Be careful here. In correlations for friction factors, log is usually meant as log to the basis of 10, not the natural logarithm.
D = 0.3;
k = 0.0002;
r = 10^4:10^5:10^8;
x0 = 0.01;
for i = 1:numel(r)
R = r(i);
% Define the function and its derivative
f = @(x) (1/sqrt(x))+(2*log((k/(3.7*D))+(2.51/(R*sqrt(x))))) ; % Function f(x)
df = @(x) -((1000 * R * k + 18574 * D) * sqrt(x) + 9287 * D) / (2000 * R * k * x^2 + 18574 * D * x^(3 / 2)); % First derivative f'(x)
% Newton's Method Parameters
%x0 = 0.01; % Initial guess
tol = 1e-4; % Tolerance
max_iter = 100; % Maximum iterations
%fprintf('\n===== Newton’s Method with Convergence Rate =====\n');
%fprintf('%5s %12s %12s %12s %12s %12s\n', ...

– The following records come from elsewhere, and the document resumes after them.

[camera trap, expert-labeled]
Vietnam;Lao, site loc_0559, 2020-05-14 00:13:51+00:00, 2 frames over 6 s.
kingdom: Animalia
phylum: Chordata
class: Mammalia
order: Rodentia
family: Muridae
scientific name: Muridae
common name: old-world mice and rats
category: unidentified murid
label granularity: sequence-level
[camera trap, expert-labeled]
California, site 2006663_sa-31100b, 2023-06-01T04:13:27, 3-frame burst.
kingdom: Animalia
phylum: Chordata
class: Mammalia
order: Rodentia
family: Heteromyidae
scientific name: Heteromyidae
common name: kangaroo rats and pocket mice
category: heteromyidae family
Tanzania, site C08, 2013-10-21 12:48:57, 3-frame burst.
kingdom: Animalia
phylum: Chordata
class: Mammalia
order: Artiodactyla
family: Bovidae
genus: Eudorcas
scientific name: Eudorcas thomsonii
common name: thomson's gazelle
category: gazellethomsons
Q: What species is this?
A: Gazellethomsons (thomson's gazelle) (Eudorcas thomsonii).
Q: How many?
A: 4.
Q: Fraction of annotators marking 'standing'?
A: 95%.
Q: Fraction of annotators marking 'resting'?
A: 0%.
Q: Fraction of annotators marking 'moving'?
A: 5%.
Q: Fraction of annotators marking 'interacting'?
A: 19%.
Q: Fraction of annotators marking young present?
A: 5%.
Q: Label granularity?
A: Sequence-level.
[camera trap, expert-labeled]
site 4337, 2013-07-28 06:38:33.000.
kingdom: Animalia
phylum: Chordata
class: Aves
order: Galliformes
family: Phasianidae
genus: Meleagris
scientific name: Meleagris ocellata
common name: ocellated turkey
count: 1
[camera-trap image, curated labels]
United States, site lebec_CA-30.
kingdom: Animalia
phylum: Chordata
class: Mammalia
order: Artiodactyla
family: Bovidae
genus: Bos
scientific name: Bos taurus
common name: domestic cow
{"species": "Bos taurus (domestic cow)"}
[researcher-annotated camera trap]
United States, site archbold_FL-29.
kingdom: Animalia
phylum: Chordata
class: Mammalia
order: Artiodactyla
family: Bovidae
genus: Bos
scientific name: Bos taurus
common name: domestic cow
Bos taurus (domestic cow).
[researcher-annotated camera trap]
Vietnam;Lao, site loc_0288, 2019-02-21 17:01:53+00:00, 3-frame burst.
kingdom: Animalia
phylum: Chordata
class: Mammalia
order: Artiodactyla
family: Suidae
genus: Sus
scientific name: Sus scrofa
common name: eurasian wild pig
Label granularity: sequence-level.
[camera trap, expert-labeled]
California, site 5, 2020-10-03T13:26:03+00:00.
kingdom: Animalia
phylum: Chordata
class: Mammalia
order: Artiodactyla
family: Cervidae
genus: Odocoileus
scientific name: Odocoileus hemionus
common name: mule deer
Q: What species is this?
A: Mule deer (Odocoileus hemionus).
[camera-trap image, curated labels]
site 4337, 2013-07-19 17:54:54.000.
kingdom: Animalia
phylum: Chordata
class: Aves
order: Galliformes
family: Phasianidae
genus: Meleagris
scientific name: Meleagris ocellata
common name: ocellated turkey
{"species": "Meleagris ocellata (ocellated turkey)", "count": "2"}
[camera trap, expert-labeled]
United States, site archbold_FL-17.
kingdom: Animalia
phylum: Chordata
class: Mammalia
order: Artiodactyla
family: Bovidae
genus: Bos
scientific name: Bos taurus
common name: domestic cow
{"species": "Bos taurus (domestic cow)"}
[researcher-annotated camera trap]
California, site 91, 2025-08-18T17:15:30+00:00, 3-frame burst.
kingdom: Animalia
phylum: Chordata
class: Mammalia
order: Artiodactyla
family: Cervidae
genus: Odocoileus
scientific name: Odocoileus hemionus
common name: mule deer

% 'Iter', 'x_n', 'f(x_n)', 'Error', 'Conv. Rate');
iter = 0; % Iteration counter
error = Inf; % Initial large error
prev_error = NaN; % Previous error for convergence rate
while error > tol
iter = iter + 1;
% Compute next approximation
x_new = x0 - f(x0) / df(x0);
% Compute error
error = abs(x_new - x0);
% Compute convergence rate
if iter > 2
conv_rate = log(error / prev_error) / log(prev_error / prev_prev_error);
else
conv_rate = NaN; % Not enough data to compute rate
end
% Print iteration details
%fprintf('%5d %12.6f %12.6f %12.6f %12.6f\n', ...
% iter, x0, f(x0), error, conv_rate);
% Update values for next iteration
prev_prev_error = prev_error;
prev_error = error;
x0 = x_new;
% Stopping condition
if abs(error) < tol
break;
end
end
X0(i) = x0;
end
plot(r,X0)
% Display final result
%fprintf('\nApproximate Root: %.6f\n', x0);
%fprintf('Total Iterations: %d\n', iter);